[Records from a dataset]:
◇ ◇ ◇
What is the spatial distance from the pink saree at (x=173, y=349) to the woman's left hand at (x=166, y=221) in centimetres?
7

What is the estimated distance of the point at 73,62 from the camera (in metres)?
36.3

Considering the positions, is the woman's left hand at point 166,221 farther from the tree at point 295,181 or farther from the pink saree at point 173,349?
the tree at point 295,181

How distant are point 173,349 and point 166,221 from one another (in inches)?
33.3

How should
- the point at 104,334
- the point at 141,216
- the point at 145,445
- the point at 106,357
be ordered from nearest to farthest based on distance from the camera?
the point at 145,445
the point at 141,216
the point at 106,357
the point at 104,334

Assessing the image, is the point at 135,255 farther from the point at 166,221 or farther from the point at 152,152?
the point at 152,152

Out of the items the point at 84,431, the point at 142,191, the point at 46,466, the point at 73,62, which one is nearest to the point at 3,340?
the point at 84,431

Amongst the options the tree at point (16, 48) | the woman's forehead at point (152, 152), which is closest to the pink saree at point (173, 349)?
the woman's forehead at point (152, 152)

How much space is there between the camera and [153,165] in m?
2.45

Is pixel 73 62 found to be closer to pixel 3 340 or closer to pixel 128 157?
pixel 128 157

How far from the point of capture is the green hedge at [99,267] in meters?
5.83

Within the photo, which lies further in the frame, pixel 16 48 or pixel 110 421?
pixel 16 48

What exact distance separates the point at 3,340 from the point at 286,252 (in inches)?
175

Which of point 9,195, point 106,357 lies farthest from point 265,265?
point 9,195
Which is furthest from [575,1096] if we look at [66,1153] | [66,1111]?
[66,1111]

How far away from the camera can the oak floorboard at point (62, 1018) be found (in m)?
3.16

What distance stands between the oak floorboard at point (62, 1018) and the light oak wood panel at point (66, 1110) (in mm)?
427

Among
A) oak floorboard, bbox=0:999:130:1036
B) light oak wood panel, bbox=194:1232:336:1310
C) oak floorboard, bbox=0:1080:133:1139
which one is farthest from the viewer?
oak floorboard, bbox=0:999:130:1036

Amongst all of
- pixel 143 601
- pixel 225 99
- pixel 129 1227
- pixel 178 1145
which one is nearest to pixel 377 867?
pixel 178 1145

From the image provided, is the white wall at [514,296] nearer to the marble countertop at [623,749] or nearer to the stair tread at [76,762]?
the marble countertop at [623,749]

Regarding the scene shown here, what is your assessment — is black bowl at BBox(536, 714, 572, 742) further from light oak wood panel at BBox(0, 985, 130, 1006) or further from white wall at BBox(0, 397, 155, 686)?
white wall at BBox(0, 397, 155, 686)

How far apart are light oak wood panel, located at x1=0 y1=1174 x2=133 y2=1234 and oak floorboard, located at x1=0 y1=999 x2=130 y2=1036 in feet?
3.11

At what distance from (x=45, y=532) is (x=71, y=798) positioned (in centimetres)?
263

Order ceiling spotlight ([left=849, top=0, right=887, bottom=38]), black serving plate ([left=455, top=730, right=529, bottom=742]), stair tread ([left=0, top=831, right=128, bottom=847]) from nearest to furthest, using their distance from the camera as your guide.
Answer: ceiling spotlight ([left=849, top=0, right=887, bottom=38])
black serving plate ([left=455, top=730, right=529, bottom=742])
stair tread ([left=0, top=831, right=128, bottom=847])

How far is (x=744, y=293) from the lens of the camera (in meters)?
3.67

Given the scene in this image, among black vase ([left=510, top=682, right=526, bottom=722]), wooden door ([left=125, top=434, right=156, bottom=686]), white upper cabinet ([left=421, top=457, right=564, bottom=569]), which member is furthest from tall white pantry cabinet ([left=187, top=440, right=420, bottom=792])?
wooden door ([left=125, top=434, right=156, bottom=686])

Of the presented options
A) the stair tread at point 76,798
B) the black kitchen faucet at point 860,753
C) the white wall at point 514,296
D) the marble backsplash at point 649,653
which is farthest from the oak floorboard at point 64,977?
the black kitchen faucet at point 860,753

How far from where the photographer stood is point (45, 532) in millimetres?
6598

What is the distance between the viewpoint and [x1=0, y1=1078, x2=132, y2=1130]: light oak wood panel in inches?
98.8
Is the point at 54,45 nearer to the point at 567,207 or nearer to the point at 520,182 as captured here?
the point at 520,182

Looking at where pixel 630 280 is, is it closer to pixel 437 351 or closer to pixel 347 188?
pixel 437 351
◇ ◇ ◇
[Problem to solve]: Please render all of the material above as a JSON list of strings, with one string per line and blank lines omitted.

[The solution]:
[
  "What is the spatial distance from the pink saree at (x=173, y=349) to the woman's left hand at (x=166, y=221) in centimetres?",
  "7",
  "What is the estimated distance of the point at 73,62 from the camera (in metres)?",
  "36.3",
  "Considering the positions, is the woman's left hand at point 166,221 farther from the tree at point 295,181 or farther from the pink saree at point 173,349?",
  "the tree at point 295,181",
  "How distant are point 173,349 and point 166,221 from one another (in inches)?",
  "33.3",
  "How should",
  "- the point at 104,334",
  "- the point at 141,216",
  "- the point at 145,445",
  "- the point at 106,357",
  "be ordered from nearest to farthest based on distance from the camera?",
  "the point at 145,445",
  "the point at 141,216",
  "the point at 106,357",
  "the point at 104,334",
  "Assessing the image, is the point at 135,255 farther from the point at 166,221 or farther from the point at 152,152?",
  "the point at 152,152",
  "Out of the items the point at 84,431, the point at 142,191, the point at 46,466, the point at 73,62, which one is nearest to the point at 3,340?",
  "the point at 84,431",
  "Amongst the options the tree at point (16, 48) | the woman's forehead at point (152, 152), which is closest to the pink saree at point (173, 349)?",
  "the woman's forehead at point (152, 152)",
  "How much space is there between the camera and [153,165] in m?",
  "2.45",
  "Is pixel 73 62 found to be closer to pixel 3 340 or closer to pixel 128 157?",
  "pixel 128 157",
  "How far from the point of capture is the green hedge at [99,267] in meters?",
  "5.83",
  "Within the photo, which lies further in the frame, pixel 16 48 or pixel 110 421?",
  "pixel 16 48",
  "What exact distance separates the point at 3,340 from the point at 286,252 (in inches)?",
  "175",
  "Which of point 9,195, point 106,357 lies farthest from point 265,265?",
  "point 9,195",
  "Which is furthest from [575,1096] if we look at [66,1153] | [66,1111]?",
  "[66,1111]",
  "How far away from the camera can the oak floorboard at point (62, 1018) be found (in m)?",
  "3.16",
  "What distance stands between the oak floorboard at point (62, 1018) and the light oak wood panel at point (66, 1110) (in mm)?",
  "427",
  "Among",
  "A) oak floorboard, bbox=0:999:130:1036",
  "B) light oak wood panel, bbox=194:1232:336:1310",
  "C) oak floorboard, bbox=0:1080:133:1139",
  "which one is farthest from the viewer?",
  "oak floorboard, bbox=0:999:130:1036",
  "Amongst all of",
  "- pixel 143 601",
  "- pixel 225 99",
  "- pixel 129 1227",
  "- pixel 178 1145",
  "which one is nearest to pixel 377 867?",
  "pixel 178 1145",
  "From the image provided, is the white wall at [514,296] nearer to the marble countertop at [623,749] or nearer to the stair tread at [76,762]?",
  "the marble countertop at [623,749]",
  "Regarding the scene shown here, what is your assessment — is black bowl at BBox(536, 714, 572, 742) further from light oak wood panel at BBox(0, 985, 130, 1006) or further from white wall at BBox(0, 397, 155, 686)?",
  "white wall at BBox(0, 397, 155, 686)",
  "How far apart are light oak wood panel, located at x1=0 y1=1174 x2=133 y2=1234 and oak floorboard, located at x1=0 y1=999 x2=130 y2=1036 in feet?",
  "3.11",
  "At what distance from (x=45, y=532) is (x=71, y=798) positioned (in centimetres)?",
  "263",
  "Order ceiling spotlight ([left=849, top=0, right=887, bottom=38]), black serving plate ([left=455, top=730, right=529, bottom=742]), stair tread ([left=0, top=831, right=128, bottom=847]) from nearest to furthest, using their distance from the camera as your guide.",
  "Answer: ceiling spotlight ([left=849, top=0, right=887, bottom=38])",
  "black serving plate ([left=455, top=730, right=529, bottom=742])",
  "stair tread ([left=0, top=831, right=128, bottom=847])",
  "How far is (x=744, y=293) from the lens of the camera (in meters)?",
  "3.67",
  "Given the scene in this image, among black vase ([left=510, top=682, right=526, bottom=722]), wooden door ([left=125, top=434, right=156, bottom=686]), white upper cabinet ([left=421, top=457, right=564, bottom=569]), which member is furthest from tall white pantry cabinet ([left=187, top=440, right=420, bottom=792])?",
  "wooden door ([left=125, top=434, right=156, bottom=686])",
  "Of the presented options",
  "A) the stair tread at point 76,798",
  "B) the black kitchen faucet at point 860,753",
  "C) the white wall at point 514,296",
  "D) the marble backsplash at point 649,653",
  "which is farthest from the oak floorboard at point 64,977?",
  "the black kitchen faucet at point 860,753",
  "How far from where the photographer stood is point (45, 532) in millimetres?",
  "6598",
  "What is the distance between the viewpoint and [x1=0, y1=1078, x2=132, y2=1130]: light oak wood panel in inches?",
  "98.8",
  "Is the point at 54,45 nearer to the point at 567,207 or nearer to the point at 520,182 as captured here?",
  "the point at 520,182",
  "Looking at where pixel 630 280 is, is it closer to pixel 437 351 or closer to pixel 347 188?",
  "pixel 437 351"
]